Research

I am currently an associate professor of clinical Biostatistics (in Psychiatry), Columbia University. My research interests broadly include machine learning and time series. My recent work focuses on latent feature extraction in high-dimensional structured data and brain imaging. My postdoctoral works focus on longitudinal trajectory estimation and clustering via dimension reduction for high-dimensional longitudinal brain imaging data. In my dissertation, I focused on independent component analysis (ICA), a statistical method to separate a mixture of autocorrelated signals.

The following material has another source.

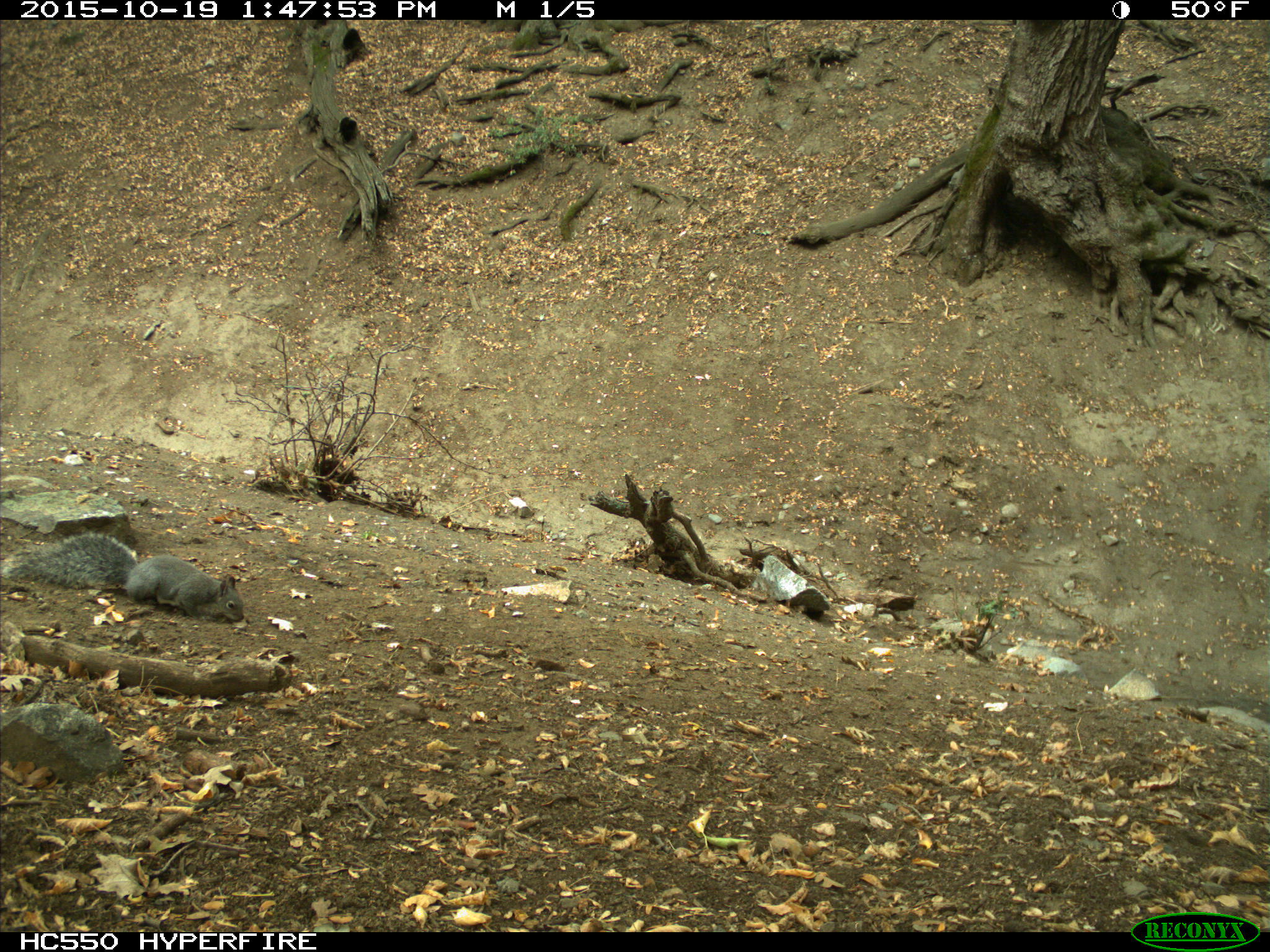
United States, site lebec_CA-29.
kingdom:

Multivariate Mediation Analysis

TBA...

Longitudinal High-dimensional Data Analysis - LFPCA

Magnetic resonance imaging (MRI) is commonly used in the study of brain structure. Many studies are based on measurements of tissue volumes within a number of predefined regions of interest (ROIs), which require regional definitions before the analysis is conducted. In disease studies, this can be difficult without sufficient prior knowledge about what and how various regions will be affected. Alternatively, voxel-based morphometry (VBM) is a complementary technique that measures local brain volume changes in a normalized space and thus does not suffer from these limitations [1]. In longitudinal VBM analysis, currently existing statistical methods are based on voxel-level statistical testing, which often fails to detect longitudinal changes because of substantial registration or non-biological error. To overcome the limitations of current methods, we consider a data-driven analysis to provide a more complete statistical framework for the analysis of high-dimensional longitudinal brain images, specifically in the context of Regional Analysis of Volumes Examined in Normalized Space (RAVENS) imaging. A key insight is the ability of LFPCA to uncover interesting directions of variation in the presence of error from registration to a template. Previously, registration errors were handled via either extremely aggressive smoothing during the post-registration processing or by improved normalization algorithms. While improved algorithms are certainly a desirable goal, all normalization algorithms must be tuned and suffer from bias/variance trade offs. Our results suggest the possibility of employing less aggressive normalization.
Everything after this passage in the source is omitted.